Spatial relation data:
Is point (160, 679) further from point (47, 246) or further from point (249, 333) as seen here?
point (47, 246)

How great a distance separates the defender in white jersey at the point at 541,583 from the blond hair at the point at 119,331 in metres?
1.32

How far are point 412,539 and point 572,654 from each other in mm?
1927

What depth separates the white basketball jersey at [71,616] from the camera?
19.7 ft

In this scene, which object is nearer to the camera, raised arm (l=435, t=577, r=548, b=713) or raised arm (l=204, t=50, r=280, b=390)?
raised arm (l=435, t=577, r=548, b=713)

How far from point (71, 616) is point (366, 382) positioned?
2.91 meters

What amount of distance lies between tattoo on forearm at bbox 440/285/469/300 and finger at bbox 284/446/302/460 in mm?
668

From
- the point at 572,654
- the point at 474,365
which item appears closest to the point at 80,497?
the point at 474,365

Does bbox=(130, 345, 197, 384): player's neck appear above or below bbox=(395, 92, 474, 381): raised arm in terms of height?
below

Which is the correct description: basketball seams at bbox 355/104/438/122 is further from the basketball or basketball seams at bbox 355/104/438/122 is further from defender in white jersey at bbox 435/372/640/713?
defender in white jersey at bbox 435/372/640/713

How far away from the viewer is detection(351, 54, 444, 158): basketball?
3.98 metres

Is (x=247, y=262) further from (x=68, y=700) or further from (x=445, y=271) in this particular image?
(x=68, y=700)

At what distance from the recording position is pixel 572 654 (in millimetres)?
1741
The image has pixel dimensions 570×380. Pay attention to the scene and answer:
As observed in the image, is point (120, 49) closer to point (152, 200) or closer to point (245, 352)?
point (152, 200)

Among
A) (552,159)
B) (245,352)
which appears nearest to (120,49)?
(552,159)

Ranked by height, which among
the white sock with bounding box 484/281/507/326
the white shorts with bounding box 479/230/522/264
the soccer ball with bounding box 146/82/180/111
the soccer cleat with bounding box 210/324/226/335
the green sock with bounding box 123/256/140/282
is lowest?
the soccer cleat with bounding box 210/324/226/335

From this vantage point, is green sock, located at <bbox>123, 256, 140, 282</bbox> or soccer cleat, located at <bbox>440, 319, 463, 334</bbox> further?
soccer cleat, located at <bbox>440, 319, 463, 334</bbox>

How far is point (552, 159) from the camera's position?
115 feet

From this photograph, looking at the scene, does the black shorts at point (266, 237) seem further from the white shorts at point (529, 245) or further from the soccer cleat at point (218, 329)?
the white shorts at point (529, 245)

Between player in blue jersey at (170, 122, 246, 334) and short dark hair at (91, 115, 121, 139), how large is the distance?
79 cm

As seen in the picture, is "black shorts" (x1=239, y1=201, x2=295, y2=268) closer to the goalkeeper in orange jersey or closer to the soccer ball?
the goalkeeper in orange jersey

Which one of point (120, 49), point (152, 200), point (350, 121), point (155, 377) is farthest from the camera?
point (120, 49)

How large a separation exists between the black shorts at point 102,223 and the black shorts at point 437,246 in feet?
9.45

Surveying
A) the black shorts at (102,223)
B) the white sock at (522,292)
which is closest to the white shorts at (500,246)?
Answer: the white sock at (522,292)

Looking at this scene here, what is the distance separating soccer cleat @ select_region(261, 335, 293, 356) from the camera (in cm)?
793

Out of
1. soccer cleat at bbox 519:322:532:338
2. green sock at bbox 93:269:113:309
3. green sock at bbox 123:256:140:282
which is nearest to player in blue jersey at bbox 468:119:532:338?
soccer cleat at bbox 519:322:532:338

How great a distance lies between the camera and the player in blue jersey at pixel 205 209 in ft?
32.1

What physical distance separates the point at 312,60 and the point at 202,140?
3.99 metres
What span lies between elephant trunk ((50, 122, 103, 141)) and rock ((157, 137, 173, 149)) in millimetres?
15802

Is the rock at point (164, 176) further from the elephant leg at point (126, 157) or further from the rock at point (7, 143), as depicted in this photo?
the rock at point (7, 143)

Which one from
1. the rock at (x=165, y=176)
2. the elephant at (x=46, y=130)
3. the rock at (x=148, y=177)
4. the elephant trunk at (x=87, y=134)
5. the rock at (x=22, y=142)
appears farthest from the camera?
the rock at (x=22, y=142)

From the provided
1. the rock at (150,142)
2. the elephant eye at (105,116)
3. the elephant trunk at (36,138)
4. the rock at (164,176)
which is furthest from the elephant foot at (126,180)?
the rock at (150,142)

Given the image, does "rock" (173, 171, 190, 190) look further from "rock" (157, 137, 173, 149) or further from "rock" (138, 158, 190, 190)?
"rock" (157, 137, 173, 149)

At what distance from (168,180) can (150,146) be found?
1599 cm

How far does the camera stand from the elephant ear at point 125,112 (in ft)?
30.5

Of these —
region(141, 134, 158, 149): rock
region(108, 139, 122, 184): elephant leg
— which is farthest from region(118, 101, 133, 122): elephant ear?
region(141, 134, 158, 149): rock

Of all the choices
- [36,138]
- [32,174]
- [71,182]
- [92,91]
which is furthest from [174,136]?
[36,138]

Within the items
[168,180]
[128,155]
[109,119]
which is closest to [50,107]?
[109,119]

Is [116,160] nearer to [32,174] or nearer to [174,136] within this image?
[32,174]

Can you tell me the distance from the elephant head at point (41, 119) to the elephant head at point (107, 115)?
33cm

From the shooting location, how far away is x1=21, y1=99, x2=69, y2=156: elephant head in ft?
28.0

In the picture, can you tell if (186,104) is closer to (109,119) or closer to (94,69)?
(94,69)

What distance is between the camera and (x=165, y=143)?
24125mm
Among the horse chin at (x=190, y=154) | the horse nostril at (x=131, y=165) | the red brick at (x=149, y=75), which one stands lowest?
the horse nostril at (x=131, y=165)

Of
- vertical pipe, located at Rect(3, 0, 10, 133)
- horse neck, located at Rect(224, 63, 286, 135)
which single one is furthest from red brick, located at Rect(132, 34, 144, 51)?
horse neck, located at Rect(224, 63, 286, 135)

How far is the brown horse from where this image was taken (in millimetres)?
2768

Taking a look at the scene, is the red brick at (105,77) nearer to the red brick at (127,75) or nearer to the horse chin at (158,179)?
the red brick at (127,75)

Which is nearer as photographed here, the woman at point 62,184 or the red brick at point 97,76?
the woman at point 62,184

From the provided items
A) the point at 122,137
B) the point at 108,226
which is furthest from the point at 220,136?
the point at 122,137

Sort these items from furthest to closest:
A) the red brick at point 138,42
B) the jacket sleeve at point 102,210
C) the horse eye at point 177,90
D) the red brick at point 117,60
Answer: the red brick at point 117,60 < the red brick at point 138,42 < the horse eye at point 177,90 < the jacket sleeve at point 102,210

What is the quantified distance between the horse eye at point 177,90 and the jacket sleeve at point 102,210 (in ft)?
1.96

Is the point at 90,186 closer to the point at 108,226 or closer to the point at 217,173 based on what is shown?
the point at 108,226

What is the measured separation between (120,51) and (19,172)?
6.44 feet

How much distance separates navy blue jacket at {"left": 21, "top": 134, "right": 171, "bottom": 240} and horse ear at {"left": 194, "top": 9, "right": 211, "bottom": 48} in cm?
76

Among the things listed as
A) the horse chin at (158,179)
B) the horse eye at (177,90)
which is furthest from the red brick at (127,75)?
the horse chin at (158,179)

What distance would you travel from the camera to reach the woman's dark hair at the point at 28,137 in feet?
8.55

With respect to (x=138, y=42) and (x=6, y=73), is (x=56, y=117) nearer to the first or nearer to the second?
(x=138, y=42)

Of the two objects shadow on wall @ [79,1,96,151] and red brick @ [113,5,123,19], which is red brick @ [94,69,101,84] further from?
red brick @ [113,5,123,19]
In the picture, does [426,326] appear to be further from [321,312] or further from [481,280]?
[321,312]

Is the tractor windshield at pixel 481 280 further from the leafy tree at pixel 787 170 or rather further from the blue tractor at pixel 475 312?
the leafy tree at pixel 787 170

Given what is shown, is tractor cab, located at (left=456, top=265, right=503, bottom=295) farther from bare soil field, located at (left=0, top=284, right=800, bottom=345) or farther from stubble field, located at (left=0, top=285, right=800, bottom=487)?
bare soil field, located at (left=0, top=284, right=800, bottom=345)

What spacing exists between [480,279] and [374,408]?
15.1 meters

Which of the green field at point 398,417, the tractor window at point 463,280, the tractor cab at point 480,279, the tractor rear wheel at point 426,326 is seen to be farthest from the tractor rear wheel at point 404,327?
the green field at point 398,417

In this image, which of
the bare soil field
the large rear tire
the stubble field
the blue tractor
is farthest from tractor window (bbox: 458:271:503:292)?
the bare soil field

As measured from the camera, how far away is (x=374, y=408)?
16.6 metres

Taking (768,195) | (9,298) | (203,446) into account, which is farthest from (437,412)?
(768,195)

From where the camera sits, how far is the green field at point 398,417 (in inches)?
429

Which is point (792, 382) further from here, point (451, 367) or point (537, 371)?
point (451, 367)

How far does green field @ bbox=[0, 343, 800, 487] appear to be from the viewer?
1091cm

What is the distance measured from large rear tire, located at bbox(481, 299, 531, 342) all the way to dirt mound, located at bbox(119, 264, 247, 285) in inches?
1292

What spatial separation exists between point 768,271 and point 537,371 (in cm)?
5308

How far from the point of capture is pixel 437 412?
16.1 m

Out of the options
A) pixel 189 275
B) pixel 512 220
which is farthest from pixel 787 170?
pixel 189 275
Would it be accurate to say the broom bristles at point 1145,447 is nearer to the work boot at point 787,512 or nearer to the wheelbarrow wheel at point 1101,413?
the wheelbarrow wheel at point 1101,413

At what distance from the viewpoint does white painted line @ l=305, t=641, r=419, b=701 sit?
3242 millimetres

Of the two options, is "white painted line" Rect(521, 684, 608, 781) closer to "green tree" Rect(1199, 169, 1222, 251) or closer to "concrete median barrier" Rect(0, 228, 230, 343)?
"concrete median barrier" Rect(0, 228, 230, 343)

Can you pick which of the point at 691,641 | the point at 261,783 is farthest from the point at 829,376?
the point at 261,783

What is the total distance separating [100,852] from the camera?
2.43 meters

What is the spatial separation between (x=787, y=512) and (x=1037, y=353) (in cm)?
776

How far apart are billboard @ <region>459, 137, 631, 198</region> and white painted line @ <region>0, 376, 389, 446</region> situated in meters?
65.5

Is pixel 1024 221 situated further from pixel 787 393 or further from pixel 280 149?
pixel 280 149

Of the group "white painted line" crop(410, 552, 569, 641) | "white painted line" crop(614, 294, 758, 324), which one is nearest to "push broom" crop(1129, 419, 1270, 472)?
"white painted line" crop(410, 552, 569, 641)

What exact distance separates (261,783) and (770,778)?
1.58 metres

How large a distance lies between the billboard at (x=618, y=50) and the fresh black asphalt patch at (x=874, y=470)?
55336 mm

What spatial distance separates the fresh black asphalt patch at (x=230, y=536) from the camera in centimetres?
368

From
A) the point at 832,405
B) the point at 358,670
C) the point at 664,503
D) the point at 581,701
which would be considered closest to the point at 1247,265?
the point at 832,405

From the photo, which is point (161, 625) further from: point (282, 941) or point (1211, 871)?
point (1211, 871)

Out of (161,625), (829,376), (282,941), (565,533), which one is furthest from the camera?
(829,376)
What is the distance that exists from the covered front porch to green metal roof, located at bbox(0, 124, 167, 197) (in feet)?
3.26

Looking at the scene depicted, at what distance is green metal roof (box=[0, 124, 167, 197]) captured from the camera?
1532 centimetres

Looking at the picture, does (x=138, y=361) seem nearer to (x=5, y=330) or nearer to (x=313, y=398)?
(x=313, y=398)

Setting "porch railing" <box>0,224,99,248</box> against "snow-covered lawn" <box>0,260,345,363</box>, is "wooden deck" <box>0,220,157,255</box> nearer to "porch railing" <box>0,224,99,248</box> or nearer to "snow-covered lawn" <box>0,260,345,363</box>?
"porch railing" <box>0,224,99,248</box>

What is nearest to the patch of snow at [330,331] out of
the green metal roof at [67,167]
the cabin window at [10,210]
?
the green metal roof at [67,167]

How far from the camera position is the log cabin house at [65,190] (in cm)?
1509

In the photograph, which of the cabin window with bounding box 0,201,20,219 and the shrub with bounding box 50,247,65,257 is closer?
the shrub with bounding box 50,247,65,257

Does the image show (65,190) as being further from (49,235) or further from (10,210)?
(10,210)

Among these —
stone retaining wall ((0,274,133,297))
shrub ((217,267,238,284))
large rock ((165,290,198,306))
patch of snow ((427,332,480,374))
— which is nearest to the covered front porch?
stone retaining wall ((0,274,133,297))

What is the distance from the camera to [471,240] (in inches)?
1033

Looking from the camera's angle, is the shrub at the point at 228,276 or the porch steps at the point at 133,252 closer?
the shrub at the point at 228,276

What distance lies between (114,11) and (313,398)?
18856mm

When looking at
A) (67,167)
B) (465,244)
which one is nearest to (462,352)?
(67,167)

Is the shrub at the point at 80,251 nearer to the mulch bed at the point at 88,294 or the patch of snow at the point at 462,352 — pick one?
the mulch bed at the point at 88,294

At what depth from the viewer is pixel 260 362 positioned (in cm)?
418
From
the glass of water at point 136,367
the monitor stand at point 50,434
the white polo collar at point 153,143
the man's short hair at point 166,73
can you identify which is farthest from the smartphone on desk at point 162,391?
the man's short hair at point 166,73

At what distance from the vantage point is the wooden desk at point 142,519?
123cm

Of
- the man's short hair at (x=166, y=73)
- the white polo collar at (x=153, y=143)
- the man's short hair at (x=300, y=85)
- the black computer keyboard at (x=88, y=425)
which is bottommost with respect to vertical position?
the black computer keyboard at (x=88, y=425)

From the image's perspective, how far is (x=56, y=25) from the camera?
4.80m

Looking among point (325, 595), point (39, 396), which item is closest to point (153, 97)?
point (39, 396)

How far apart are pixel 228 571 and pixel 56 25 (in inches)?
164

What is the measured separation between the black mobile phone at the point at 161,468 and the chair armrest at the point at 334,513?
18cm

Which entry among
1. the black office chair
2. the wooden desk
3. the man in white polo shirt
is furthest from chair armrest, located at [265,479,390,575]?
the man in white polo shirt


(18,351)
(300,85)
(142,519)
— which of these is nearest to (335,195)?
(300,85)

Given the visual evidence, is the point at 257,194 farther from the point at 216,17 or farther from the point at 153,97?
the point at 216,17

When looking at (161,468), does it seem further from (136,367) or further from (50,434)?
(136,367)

→ **What is required**
Reproduce word for word the lines starting with the line that contains "Given the visual" and continuing through the last line above.

→ **Solution**
Given the visual evidence, is the point at 257,194 farther from the point at 216,17 or farther from the point at 153,97?
the point at 216,17

When looking at (161,468), does it seem further from (136,367) or further from (50,434)?
(136,367)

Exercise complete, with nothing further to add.